* Problems to solve
1 > Please summarize the article on Betterleaks below in two sentences.
2 > Write the next part of the article on Betterleaks below, picking up after its final sentence.

* Text to read
★ ★ ★

Betterleaks: A New Generation of Open-Source Secrets Scanning
A new open-source tool, Betterleaks, has emerged as a successor to Gitleaks, designed to identify exposed secrets within code repositories, files, and even standard input streams. Developed by Zach Rice, the original author of Gitleaks and currently Head of Secrets Scanning at Aikido Security, Betterleaks aims to provide a more advanced and efficient solution for detecting credentials, API keys, and other sensitive information inadvertently committed to source code.
The Growing Threat of Exposed Secrets
Secret scanners are crucial tools in modern software development. Threat actors routinely scan public repositories for exposed secrets, making it essential for developers to proactively identify and protect sensitive data before it falls into the wrong hands. Betterleaks addresses this need by offering a robust and versatile scanning solution.
From Gitleaks to Betterleaks: A New Beginning
The creation of Betterleaks stems from Rice losing full control over the Gitleaks repository. This prompted the development of a new project, building upon the foundation of Gitleaks with significant improvements and new features. As Rice stated, “Betterleaks is the successor to Gitleaks. We’re dropping the “git” and slapping “better” on it because that’s what it is, better.”

★ ★ ★

Scene-based reasoning records:
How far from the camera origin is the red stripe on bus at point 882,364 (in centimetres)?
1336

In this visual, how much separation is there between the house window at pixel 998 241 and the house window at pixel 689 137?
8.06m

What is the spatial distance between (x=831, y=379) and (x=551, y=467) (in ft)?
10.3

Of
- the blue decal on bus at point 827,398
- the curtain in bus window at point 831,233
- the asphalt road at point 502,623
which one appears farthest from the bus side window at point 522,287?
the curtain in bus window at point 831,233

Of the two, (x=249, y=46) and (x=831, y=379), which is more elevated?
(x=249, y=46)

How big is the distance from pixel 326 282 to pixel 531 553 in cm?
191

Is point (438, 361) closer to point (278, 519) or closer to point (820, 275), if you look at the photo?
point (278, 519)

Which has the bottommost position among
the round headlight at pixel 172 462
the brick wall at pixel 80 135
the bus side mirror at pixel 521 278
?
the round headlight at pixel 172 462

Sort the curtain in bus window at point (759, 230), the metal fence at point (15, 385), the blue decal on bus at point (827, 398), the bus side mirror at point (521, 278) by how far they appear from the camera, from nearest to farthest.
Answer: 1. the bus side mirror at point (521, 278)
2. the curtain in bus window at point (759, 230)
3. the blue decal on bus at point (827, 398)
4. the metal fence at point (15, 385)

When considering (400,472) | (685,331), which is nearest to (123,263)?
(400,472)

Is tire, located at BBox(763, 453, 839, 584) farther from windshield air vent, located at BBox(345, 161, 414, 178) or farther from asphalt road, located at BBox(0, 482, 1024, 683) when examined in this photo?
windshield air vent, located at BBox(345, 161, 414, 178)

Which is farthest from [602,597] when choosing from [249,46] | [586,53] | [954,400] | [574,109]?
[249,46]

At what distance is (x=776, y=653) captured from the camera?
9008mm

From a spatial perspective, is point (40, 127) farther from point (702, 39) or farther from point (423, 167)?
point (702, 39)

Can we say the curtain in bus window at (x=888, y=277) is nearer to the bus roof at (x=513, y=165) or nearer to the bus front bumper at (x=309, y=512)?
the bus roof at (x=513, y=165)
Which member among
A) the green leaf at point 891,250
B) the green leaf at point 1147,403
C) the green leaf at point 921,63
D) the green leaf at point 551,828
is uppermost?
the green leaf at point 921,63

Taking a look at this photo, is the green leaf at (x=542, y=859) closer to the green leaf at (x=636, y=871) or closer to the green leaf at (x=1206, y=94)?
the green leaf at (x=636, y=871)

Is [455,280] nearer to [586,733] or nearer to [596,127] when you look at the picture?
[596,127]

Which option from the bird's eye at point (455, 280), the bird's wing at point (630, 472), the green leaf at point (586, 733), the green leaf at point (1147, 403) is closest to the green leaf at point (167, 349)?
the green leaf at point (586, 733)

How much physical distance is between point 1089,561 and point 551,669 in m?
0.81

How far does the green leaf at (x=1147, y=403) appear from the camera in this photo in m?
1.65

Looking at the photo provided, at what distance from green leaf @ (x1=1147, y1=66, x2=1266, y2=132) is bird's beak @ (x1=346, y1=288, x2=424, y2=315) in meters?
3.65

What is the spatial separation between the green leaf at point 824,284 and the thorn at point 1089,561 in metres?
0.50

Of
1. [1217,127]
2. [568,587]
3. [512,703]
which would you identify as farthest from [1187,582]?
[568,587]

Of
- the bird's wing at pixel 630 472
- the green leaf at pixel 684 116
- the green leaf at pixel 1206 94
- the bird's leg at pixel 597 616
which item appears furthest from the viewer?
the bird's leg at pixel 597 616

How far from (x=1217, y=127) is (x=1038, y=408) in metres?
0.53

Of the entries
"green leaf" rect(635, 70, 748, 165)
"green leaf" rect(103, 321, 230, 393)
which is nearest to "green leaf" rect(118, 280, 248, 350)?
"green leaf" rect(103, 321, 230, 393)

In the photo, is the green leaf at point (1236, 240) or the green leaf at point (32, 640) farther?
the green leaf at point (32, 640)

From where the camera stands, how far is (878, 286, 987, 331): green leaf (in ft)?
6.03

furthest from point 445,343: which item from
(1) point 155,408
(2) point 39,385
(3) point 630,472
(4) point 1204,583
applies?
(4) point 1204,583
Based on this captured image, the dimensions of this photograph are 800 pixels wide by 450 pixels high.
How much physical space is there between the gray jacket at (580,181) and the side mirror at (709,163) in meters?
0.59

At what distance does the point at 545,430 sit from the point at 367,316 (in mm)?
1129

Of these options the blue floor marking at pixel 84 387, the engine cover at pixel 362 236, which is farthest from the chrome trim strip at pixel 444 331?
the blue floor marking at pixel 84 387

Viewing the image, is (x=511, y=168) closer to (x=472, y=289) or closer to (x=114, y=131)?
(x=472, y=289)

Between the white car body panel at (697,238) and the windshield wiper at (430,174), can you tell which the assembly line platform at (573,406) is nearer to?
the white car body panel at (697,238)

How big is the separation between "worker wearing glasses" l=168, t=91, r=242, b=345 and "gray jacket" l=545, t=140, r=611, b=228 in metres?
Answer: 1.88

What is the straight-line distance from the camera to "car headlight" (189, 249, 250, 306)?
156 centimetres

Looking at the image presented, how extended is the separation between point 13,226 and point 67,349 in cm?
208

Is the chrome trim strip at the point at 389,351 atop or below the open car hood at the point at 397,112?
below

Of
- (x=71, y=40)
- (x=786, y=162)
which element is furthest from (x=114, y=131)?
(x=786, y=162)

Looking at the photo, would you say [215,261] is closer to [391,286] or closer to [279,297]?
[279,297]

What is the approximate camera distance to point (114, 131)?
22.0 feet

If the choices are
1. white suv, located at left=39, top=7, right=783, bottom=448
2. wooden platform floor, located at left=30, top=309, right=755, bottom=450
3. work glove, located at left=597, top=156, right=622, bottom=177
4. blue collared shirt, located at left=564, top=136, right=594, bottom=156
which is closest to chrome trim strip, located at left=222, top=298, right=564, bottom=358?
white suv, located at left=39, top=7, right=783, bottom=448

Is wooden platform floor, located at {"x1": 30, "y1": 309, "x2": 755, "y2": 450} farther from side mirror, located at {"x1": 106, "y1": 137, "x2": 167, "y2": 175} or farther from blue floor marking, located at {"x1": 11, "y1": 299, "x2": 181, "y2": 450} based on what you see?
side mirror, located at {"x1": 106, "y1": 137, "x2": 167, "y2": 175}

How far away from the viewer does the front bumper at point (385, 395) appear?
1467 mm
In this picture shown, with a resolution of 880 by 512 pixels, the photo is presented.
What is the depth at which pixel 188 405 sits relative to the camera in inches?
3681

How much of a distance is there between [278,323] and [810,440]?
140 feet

★ ★ ★

* Outputs in order
1 > Betterleaks is a new open-source successor to Gitleaks, developed by Gitleaks author Zach Rice to detect exposed secrets such as credentials and API keys in code repositories, files, and standard input streams. Rice created it after losing full control over the Gitleaks repository, building on Gitleaks with significant improvements and new features at a time when threat actors routinely scan public repositories for exposed secrets.

2 >
Key Features of Betterleaks
- Rule-Defined Validation using CEL: Betterleaks utilizes Common Expression Language (CEL) to validate detected secrets, verifying their validity through HTTP requests.
- Token Efficiency Scanning: Employing Byte Pair Encoding (BPE) tokenization, Betterleaks achieves a 98.6% recall rate on the CredData dataset, significantly outperforming entropy-based methods which achieve 70.4%.
- Pure Go Implementation: Built entirely in Go, Betterleaks avoids dependencies on CGO or Hyperscan, simplifying deployment and reducing potential vulnerabilities.
- Automatic Handling of Encoded Secrets: The tool automatically handles doubly and triply encoded secrets, increasing its detection capabilities.
- Expanded Rule Set: Betterleaks includes an expanded rule set to cover a wider range of providers and secret types.
- Parallelized Git Scanning: Faster repository analysis is achieved through parallelized Git scanning.
Future Development and Roadmap
The development team has outlined several features planned for future versions of Betterleaks, including:
- Support for additional data sources beyond Git repositories and files.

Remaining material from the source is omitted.